[Exercise requirements]
a) In the article on India's Afghan policy, who rejected the commission's declaration of Mr. Ghani as President-elect?
b) Repeat the article on India's Afghan policy between "Getting India back" and "five months later.", inclusive.
c) Check each statement against the article on India's Afghan policy. Answer yes or no, and quote the words that decide it. (i) Prime Minister Narendra Modi congratulated Mr. Ghani in December 2019. (ii) Most countries congratulated Mr. Ghani once the preliminary results were announced. (iii) Only Mr. Ghani took oath as President.

[Document text]
+---+
Getting India back to the Afghan high table

New Delhi’s Afghan policy needs changes and must include openly talking to the Taliban and all other political groups

May 18, 2020 12:02 am | Updated 10:31 am IST

If India’s foreign and security policy planners had anticipated developments in Afghanistan they would have pursued nimble approaches, seeking to establish open connections with all its political groups, including with those perceived to be in Pakistan’s pocket. Instead, they continued to rigidly cling to Afghanistan President Ashraf Ghani even as his equities diminished with each passing month. This, despite his becoming the winner of the presidential elections held in September last year but whose contested results were declared five months later.

Cut to the quick

Inexplicably, Prime Minister Narendra Modi congratulated Mr. Ghani for winning the elections, in December 2019. At that stage, the Afghanistan election commission had only announced the preliminary results and most countries maintained a discreet silence. It took the commission two months more to declare Mr. Ghani as President-elect, a result that was rejected by Mr. Ghani’s main rival, Abdullah Abdullah. It led to two simultaneous swearing-ins; both Mr. Ghani and Mr. Abdullah took oath as President. It is true that the international community ultimately supported Mr. Ghani but qualified it with an insistence that he enters into a real power-sharing agreement with Mr. Abdullah. That agreement has just been reached. It will inevitably further weaken Mr. Ghani.
+---+
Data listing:

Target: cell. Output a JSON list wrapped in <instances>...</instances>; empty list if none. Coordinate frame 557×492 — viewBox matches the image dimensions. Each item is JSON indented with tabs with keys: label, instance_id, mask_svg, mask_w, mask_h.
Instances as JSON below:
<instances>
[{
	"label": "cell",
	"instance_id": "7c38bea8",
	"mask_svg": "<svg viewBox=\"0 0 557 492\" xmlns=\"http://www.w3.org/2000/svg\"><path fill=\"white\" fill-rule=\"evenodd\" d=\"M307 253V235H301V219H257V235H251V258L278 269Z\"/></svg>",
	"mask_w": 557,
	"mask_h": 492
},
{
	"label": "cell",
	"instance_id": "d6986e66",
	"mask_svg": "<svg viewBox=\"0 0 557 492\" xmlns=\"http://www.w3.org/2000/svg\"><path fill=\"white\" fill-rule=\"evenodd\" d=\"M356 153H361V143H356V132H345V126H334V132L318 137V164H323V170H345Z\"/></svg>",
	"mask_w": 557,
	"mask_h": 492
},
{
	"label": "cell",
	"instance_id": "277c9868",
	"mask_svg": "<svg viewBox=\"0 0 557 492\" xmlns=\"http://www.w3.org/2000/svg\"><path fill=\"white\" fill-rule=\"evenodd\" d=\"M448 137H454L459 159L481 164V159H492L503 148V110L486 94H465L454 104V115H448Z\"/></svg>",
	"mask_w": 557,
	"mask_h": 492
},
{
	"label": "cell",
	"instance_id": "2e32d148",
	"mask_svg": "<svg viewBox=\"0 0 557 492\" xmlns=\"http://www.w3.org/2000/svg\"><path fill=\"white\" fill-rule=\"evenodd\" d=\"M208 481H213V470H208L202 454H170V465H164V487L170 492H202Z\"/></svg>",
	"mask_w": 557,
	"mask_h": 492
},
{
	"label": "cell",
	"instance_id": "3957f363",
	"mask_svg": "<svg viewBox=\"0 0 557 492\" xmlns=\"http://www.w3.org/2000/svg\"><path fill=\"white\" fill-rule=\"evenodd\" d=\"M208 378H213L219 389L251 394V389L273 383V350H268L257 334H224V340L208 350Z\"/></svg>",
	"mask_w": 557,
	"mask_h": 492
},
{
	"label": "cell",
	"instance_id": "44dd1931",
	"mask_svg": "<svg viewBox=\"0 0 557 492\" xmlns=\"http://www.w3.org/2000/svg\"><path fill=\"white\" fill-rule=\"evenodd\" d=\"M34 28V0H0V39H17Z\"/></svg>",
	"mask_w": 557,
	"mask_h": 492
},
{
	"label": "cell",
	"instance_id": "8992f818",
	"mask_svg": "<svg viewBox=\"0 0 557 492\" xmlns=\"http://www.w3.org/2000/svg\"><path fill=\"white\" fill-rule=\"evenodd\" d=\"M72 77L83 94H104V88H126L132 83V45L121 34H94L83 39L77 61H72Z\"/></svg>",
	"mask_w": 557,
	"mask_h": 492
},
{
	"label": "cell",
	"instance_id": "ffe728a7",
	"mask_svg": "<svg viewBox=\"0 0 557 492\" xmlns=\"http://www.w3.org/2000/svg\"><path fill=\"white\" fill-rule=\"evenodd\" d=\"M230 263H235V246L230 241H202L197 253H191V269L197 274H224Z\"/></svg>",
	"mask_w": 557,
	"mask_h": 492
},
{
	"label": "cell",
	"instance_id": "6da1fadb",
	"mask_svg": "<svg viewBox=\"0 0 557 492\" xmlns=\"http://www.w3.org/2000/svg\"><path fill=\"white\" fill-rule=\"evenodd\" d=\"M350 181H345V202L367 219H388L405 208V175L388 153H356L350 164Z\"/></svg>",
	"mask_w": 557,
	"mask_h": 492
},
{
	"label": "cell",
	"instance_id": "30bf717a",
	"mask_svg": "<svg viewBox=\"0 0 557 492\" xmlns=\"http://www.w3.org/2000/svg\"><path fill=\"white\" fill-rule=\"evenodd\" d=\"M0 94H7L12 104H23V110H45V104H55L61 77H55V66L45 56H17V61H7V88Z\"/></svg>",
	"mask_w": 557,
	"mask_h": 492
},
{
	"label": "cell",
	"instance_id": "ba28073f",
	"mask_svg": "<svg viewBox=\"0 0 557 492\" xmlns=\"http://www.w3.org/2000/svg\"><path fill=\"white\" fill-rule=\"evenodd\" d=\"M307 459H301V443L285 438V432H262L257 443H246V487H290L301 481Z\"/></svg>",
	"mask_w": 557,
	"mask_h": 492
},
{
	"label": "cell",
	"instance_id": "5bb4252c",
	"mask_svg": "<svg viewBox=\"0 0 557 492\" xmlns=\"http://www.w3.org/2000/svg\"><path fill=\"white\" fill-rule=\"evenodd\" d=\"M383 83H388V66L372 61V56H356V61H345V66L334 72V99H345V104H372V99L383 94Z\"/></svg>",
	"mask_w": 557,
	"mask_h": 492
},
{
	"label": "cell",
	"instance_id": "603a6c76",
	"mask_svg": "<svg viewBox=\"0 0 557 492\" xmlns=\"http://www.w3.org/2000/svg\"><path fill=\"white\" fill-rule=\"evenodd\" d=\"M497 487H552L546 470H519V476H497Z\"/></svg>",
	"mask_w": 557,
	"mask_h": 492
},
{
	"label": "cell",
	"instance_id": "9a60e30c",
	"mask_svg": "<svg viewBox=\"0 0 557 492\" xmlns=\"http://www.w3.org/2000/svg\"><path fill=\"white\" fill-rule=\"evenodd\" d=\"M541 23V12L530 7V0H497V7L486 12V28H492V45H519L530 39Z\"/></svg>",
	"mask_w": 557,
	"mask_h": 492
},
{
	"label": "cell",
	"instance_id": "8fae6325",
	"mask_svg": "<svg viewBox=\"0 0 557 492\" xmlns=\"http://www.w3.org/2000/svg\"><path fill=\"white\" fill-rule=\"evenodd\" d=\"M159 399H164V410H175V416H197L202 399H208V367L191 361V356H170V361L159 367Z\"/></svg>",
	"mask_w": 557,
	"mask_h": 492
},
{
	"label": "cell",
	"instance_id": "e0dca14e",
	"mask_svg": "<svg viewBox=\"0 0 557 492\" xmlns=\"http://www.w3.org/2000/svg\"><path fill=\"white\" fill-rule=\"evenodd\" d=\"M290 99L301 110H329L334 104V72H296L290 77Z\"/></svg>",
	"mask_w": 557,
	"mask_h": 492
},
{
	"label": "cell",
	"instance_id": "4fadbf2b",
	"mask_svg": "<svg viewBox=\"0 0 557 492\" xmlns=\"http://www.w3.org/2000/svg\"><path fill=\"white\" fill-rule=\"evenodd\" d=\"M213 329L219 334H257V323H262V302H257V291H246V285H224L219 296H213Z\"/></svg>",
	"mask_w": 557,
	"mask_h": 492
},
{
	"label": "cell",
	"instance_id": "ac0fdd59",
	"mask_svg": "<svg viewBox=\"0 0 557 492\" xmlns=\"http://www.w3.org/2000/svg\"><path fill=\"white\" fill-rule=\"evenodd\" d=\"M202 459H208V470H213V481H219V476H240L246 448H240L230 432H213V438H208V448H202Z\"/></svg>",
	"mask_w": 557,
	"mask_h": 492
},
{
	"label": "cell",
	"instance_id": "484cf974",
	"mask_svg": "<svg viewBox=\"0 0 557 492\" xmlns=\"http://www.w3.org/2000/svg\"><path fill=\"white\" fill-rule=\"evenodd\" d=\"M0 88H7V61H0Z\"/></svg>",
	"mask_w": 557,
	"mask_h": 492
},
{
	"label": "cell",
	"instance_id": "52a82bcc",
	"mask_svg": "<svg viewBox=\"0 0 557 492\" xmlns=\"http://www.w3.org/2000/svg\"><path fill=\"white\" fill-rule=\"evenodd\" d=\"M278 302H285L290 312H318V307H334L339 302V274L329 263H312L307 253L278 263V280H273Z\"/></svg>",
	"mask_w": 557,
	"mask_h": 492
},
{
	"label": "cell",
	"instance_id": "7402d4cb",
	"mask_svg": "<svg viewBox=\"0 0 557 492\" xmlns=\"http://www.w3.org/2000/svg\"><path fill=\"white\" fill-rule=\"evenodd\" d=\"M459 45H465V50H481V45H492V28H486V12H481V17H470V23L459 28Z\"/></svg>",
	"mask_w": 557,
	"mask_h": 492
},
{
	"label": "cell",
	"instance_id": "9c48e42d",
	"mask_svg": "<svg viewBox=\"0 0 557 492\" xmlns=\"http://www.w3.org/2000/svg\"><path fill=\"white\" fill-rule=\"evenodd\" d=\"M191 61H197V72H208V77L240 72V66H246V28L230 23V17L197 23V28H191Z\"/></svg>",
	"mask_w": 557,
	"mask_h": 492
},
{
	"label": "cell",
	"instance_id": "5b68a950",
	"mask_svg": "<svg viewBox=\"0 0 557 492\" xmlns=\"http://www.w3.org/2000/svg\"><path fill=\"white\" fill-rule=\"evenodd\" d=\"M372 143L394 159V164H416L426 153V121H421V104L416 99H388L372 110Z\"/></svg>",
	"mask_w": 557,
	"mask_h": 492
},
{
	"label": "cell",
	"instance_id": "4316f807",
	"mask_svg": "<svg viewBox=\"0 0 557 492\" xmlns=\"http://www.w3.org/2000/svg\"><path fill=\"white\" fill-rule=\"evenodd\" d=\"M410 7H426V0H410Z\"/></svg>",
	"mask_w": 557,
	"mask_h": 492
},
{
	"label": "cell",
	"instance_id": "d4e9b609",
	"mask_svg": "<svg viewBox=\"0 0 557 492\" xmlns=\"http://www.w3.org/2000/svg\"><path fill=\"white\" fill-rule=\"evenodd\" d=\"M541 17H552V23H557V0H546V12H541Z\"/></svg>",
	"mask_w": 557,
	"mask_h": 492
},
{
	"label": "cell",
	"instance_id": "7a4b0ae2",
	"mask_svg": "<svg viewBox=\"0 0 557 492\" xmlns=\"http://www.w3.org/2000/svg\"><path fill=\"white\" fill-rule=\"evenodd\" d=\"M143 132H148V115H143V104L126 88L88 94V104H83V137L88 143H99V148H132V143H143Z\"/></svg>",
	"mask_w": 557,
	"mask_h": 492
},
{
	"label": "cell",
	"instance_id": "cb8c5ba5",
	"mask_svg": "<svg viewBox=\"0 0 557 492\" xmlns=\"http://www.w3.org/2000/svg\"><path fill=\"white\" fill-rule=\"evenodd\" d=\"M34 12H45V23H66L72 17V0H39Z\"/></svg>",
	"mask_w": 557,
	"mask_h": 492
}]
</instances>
+---+
[Task-by-task outputs]
a) Abdullah Abdullah, Mr. Ghani's main rival.

b)
Getting India back to the Afghan high table

New Delhi’s Afghan policy needs changes and must include openly talking to the Taliban and all other political groups

May 18, 2020 12:02 am | Updated 10:31 am IST

If India’s foreign and security policy planners had anticipated developments in Afghanistan they would have pursued nimble approaches, seeking to establish open connections with all its political groups, including with those perceived to be in Pakistan’s pocket. Instead, they continued to rigidly cling to Afghanistan President Ashraf Ghani even as his equities diminished with each passing month. This, despite his becoming the winner of the presidential elections held in September last year but whose contested results were declared five months later.

c)
(i) Yes: "Prime Minister Narendra Modi congratulated Mr. Ghani for winning the elections, in December 2019."
(ii) No: "most countries maintained a discreet silence."
(iii) No: "both Mr. Ghani and Mr. Abdullah took oath as President."